Developing the framework echoes the conversations of the Senior BioPhorum Connect group consisting of senior sponsors in the industry, which has looked to find a way to move away from point solutions to industry-wide solutions for problems that need to be addressed.
To share a phrase with Dutch multinational dairy cooperative FrieslandCampina (one of our members that supplies cell culture media ingredients), we want to influence the whole supply chain ‘from grass to glass’. For example, from the soya bean field that makes the protein for cell culture media through to the glass vial containing the end product before it is injected into a patient.
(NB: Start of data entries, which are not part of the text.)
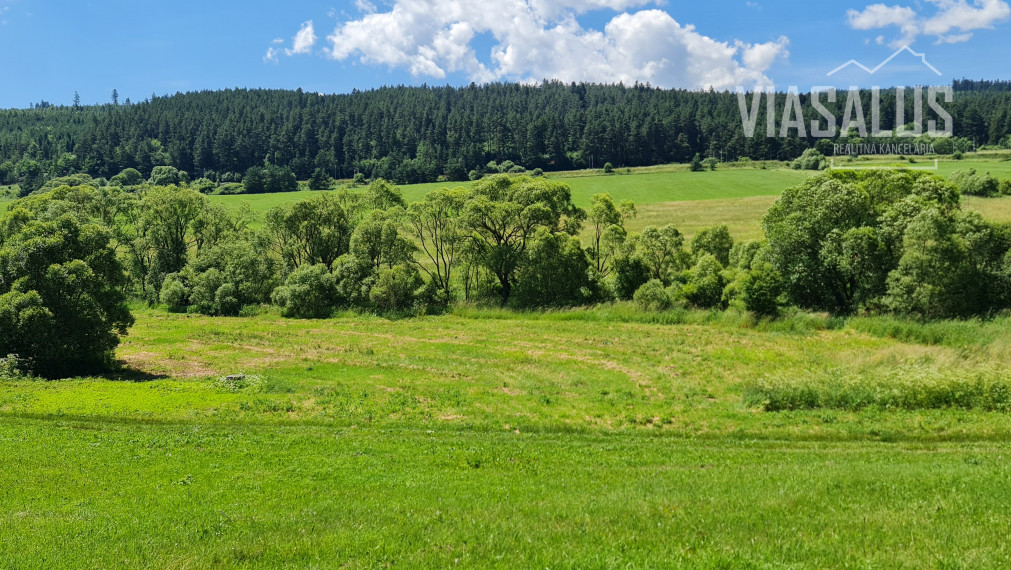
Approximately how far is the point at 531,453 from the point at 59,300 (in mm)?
31748

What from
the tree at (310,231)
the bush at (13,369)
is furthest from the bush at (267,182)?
the bush at (13,369)

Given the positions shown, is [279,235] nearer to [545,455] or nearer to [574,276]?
[574,276]

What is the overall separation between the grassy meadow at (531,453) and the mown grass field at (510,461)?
0.10 meters

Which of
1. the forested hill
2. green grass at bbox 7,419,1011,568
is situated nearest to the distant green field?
the forested hill

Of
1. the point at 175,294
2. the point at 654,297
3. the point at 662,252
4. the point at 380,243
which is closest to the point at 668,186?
the point at 662,252

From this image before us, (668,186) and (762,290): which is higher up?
(668,186)

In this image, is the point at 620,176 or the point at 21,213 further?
the point at 620,176

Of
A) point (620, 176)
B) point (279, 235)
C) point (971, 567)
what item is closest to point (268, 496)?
point (971, 567)

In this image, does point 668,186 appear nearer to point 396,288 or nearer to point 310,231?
point 310,231

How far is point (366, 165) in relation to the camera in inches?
6831

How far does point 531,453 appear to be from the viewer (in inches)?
Result: 740

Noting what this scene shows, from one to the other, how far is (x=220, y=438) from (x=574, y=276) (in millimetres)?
38414

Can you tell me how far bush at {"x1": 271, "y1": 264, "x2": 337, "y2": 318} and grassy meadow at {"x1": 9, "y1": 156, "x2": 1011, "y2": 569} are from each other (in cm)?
1523

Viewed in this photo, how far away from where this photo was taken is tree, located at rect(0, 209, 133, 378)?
32000 mm
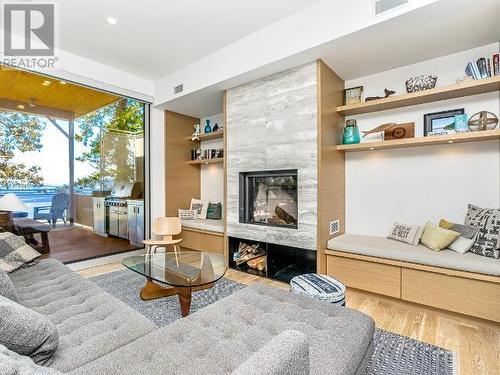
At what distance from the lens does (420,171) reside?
285 centimetres

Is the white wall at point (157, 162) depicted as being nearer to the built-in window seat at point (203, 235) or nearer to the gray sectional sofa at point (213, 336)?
the built-in window seat at point (203, 235)

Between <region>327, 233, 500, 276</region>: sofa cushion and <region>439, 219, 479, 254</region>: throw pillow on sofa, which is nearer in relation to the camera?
<region>327, 233, 500, 276</region>: sofa cushion

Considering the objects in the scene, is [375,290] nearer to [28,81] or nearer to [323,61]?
[323,61]

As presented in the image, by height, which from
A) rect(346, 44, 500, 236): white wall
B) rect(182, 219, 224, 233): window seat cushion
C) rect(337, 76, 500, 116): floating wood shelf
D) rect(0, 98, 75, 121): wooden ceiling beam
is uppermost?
rect(0, 98, 75, 121): wooden ceiling beam

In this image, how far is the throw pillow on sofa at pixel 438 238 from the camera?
2377 mm

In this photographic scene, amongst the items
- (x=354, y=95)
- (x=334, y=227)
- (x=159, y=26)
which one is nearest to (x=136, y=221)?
(x=159, y=26)

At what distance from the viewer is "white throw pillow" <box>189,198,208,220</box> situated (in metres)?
4.56

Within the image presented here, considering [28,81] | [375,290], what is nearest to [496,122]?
[375,290]

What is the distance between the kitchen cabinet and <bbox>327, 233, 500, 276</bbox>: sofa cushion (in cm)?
300

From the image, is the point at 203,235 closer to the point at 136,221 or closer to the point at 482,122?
the point at 136,221

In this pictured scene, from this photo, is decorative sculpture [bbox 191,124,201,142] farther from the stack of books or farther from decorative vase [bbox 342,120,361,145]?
the stack of books

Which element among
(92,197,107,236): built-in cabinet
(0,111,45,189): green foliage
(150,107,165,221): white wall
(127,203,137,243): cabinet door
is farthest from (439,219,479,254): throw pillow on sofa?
(0,111,45,189): green foliage

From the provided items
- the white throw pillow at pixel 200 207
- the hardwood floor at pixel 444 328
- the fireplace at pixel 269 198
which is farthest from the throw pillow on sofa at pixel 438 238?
the white throw pillow at pixel 200 207

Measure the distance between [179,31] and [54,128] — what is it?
79.2 inches
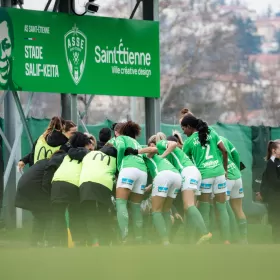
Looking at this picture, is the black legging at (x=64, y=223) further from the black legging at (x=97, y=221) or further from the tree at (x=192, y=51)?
the tree at (x=192, y=51)

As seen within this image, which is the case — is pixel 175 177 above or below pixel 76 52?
below

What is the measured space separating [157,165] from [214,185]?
0.95m

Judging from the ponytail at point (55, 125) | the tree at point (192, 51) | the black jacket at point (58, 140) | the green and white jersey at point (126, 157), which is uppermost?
the tree at point (192, 51)

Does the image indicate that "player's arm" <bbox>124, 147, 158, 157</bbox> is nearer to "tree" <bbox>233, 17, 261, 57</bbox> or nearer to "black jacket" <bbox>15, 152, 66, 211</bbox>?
"black jacket" <bbox>15, 152, 66, 211</bbox>

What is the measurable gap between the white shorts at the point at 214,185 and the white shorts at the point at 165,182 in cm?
70

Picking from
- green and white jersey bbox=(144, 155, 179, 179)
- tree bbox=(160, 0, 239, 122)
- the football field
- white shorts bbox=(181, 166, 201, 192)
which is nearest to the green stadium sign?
green and white jersey bbox=(144, 155, 179, 179)

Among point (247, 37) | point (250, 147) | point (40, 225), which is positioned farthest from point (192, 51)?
point (40, 225)

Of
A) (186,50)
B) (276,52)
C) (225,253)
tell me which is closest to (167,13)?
(186,50)

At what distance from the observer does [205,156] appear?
14.8m

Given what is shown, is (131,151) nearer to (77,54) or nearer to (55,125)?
(55,125)

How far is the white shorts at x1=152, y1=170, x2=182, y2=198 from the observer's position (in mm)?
13969

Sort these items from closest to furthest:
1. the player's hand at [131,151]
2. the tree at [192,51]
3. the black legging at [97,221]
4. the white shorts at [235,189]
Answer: the black legging at [97,221] → the player's hand at [131,151] → the white shorts at [235,189] → the tree at [192,51]

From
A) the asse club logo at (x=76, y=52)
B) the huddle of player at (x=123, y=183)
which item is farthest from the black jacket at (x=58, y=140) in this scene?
the asse club logo at (x=76, y=52)

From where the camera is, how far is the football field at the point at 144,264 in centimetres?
830
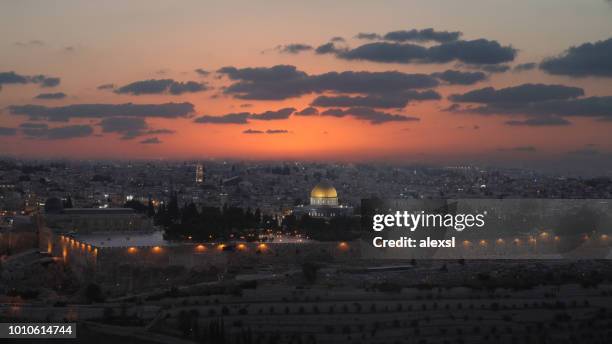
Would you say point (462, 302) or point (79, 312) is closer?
point (79, 312)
The framework may even lead to self-sustaining projects that exist beyond the interaction with BioPhorum. These projects may be independently run and funded, such as training courses with BioPhorum best practices built-in, a web platform for pre-qualifying suppliers and/or allowing the use of standard processes across the in-bound supply chain (e.g. with common contract terms). This will involve BioPhorum forming partnerships to collaborate with other external organizations to help achieve the in-bound supply chain vision to benefit all stakeholders and, ultimately, patients.
It will also help with BioPhorum’s ‘One voice’ conversations with regulatory agencies and other bodies so they can see we have a clear direction that our individual projects are working towards.
This unifying framework will help unite biomanufacturers and suppliers in collaboration and partnership. This is the first strategy of its kind to develop the in-bound supply chain for the biomanufacturing industry and show a higher level of commitment and partnership to make sector-wide changes – rather than the current complicated, confusing and inefficient way with every company having to create multiple individual ways of addressing shared issues.